5 Ways We Train Teenage Girls To Love Psychopaths

A lot of young women find murderers totally hot.
5 Ways We Train Teenage Girls To Love Psychopaths

If you're not a big fan of Lifetime, you may never have heard of the show You. It's about a woman being stalked, told from the point of view of her stalker. After its Netflix debut, it gained some popularity, which had the unsettling side effect of reminding the world that a lot of young women find murderers totally hot.

Girls flocked to twitter to praise the dead-eyed stalker at the center of the story. Actress Millie Bobby Brown even made a video yelling that this guy (who murders several people during the course of the show) is not creepy, "He's just in love." So why do young women look at this kind of psycho and say, "I hope that guy with a jar full of teeth under his bed is free for prom?" Well ...

We Don't Teach Girls How To Express Their Anger, So They Need A Surrogate

We describe teenage boys as "angry," but teenage girls are just "emotional." The difference isn't actually in how much anger girls feel, but in how they express it. Girls are three times more likely to self-harm than boys -- their anger gets directed inward. Instead of hating the world, we end up hating ourselves.

Think of all of the healthy outlets for anger that are provided for boys. Contact sports, slasher movies, aggressive music, violent video games -- those are all marketed to boys, always with the assumption that they're the ones who need a safe place to put that destructive energy.

■ **Problem 1**
In the article on teenage girls and psychopaths, how much more likely are girls than boys to self-harm?
■ **Problem 2**
List every outlet for anger that the article on teenage girls and psychopaths says is marketed to boys.

■ **Provided data**

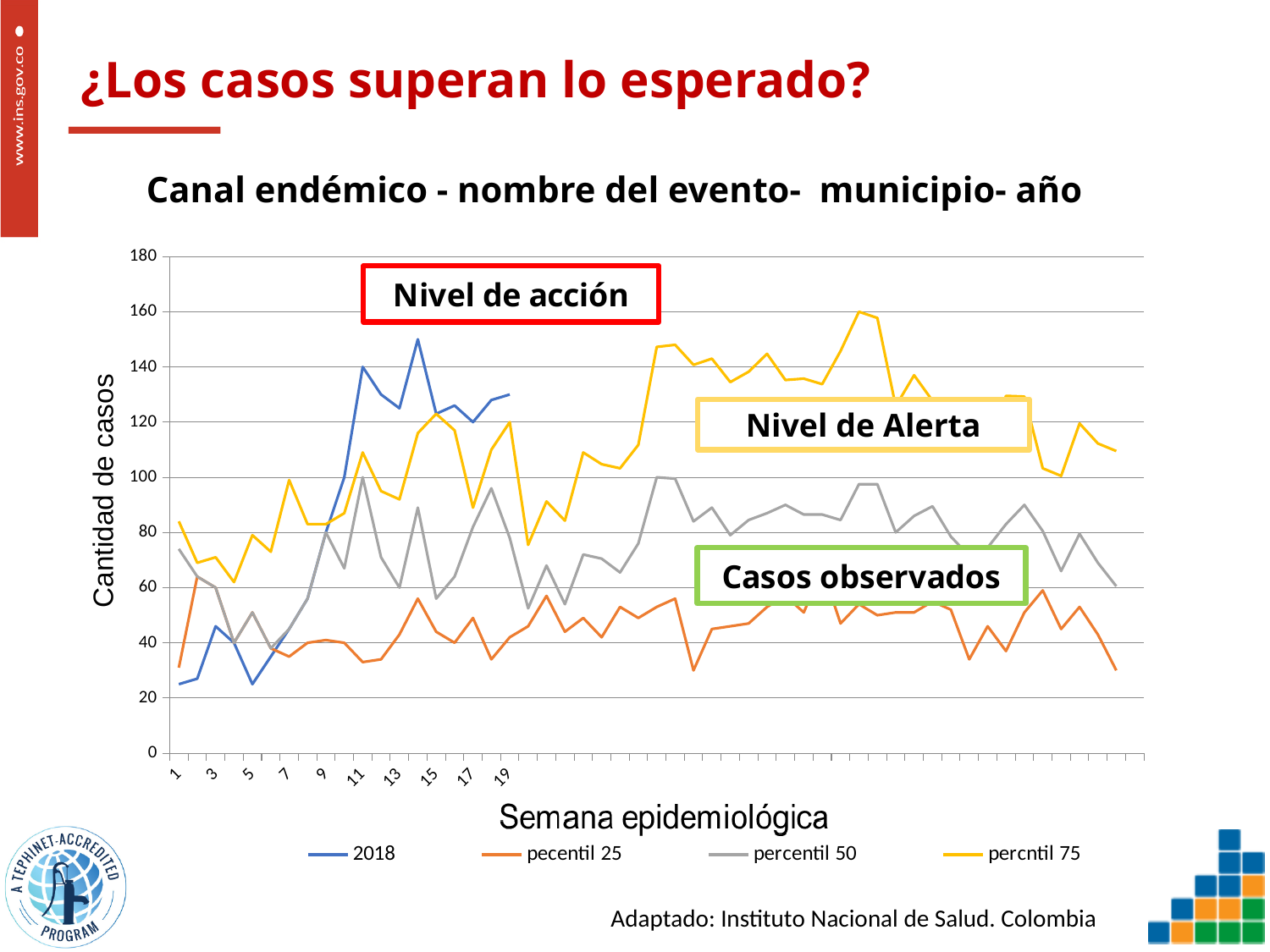
Is the value of the percntil 75 series at week 1 greater or less than 60? greater Does the 2018 series overall rise or fall from week 1 to week 19? rise What kind of chart is shown on the slide? line chart At week 14, which is larger: the 2018 series or the percntil 75 series? 2018 At week 1, which is larger: the 2018 series or the percntil 75 series? percntil 75 Is the value of the pecentil 25 series at week 1 greater or less than 40? less Is the value of the 2018 series at week 14 greater or less than 140? greater What is the label of the vertical axis? Cantidad de casos How many series does the legend list? 4 What is the title of the chart? Canal endémico - nombre del evento- municipio- año Which series reaches the highest value anywhere on the chart? percntil 75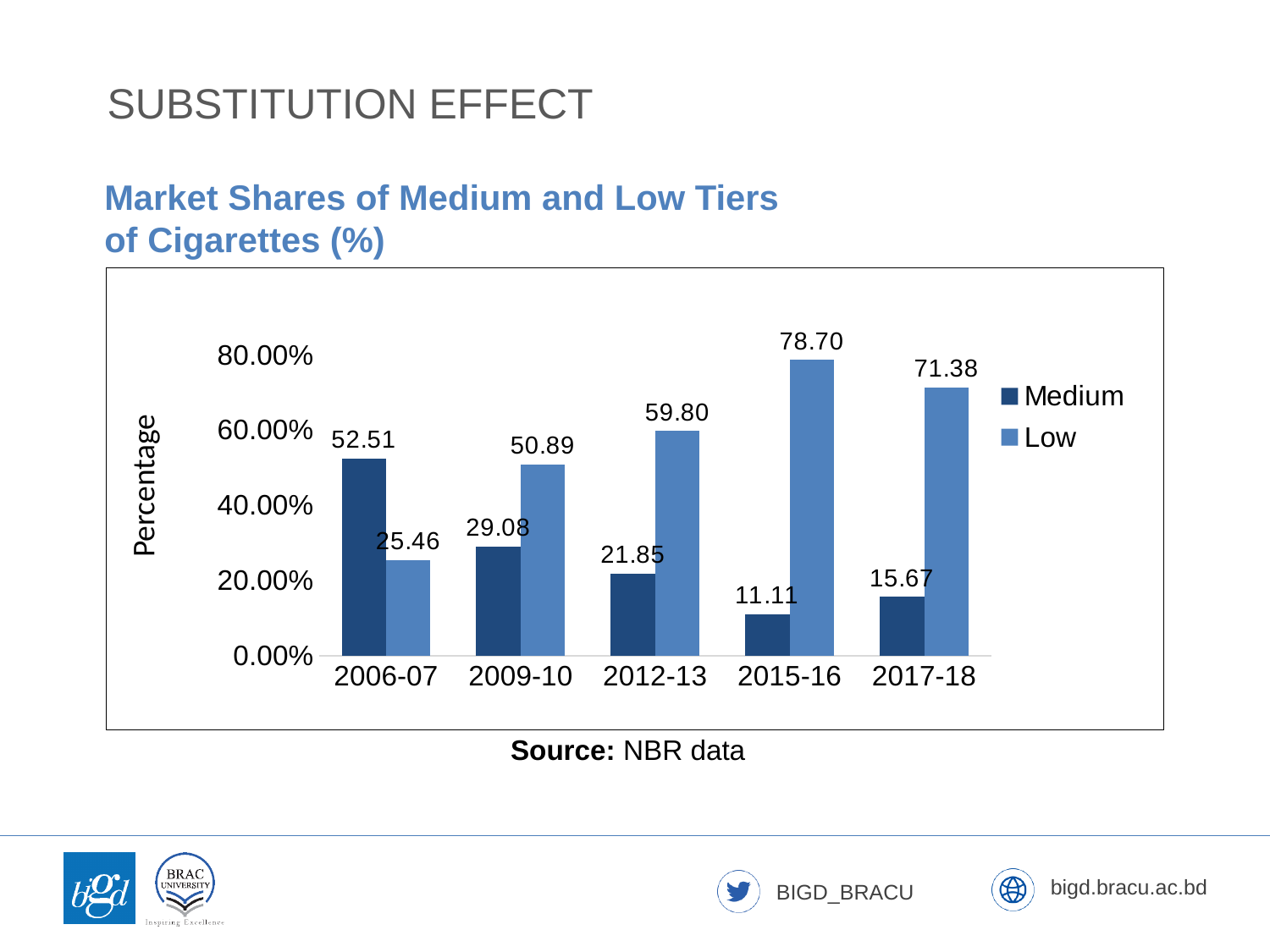
Which is larger in 2006-07, the Medium tier share or the Low tier share? Medium What is the market share of the Medium tier in 2017-18? 15.67 What is the difference between the Low and Medium tier market shares in 2012-13? 37.95 What is the market share of the Medium tier in 2006-07? 52.51 Is the Low tier market share in 2017-18 greater or less than 60.00%? greater What is the market share of the Low tier in 2015-16? 78.70 In which year is the Low tier market share highest? 2015-16 What kind of chart is shown on the slide? Bar chart In which year is the Medium tier market share lowest? 2015-16 How many years are shown on the x axis of the chart? 5 Does the Medium tier market share generally rise or fall from 2006-07 to 2015-16? Fall How many series does the legend list? 2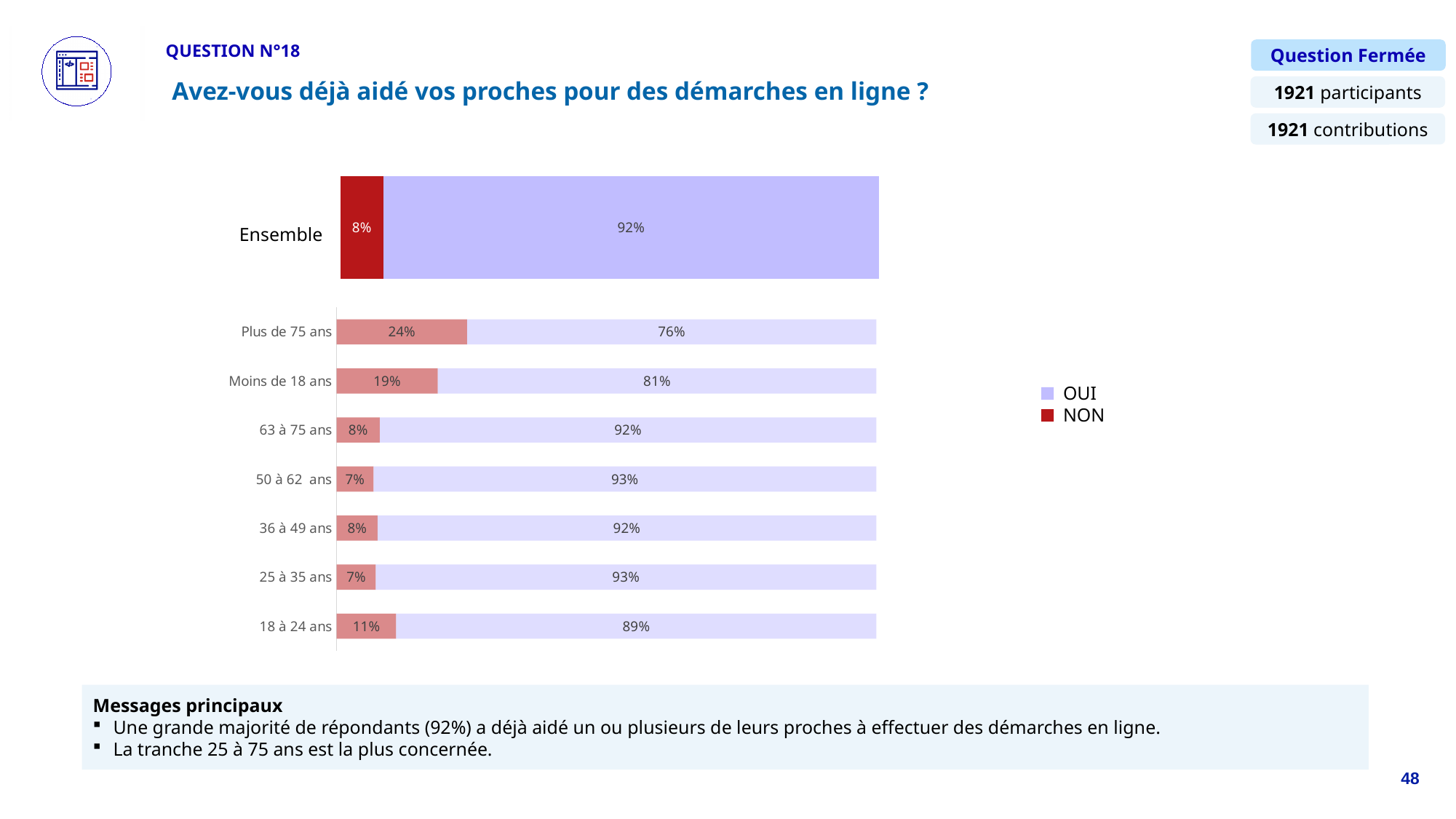
In the top chart (Ensemble), what percentage of respondents answered OUI? 92% In the lower chart by age group, which age group has the highest NON share? Plus de 75 ans How many series does the legend list? 2 In the lower chart by age group, what is the difference between the OUI values for '50 à 62 ans' and 'Plus de 75 ans'? 17% In the lower chart by age group, what is the NON value for 'Moins de 18 ans'? 19% How many age groups are shown in the lower chart? 7 In the lower chart by age group, what is the NON value for '18 à 24 ans'? 11% In the top chart (Ensemble), what percentage of respondents answered NON? 8% In the lower chart by age group, which has a larger NON share: 'Moins de 18 ans' or '18 à 24 ans'? Moins de 18 ans In the lower chart by age group, what is the OUI value for 'Plus de 75 ans'? 76% What type of chart is used to show the results by age group? Stacked bar chart In the lower chart by age group, which age group has the lowest OUI share? Plus de 75 ans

■ **Written reply 1**
Three times more likely.

■ **Written reply 2**
Contact sports, slasher movies, aggressive music, violent video games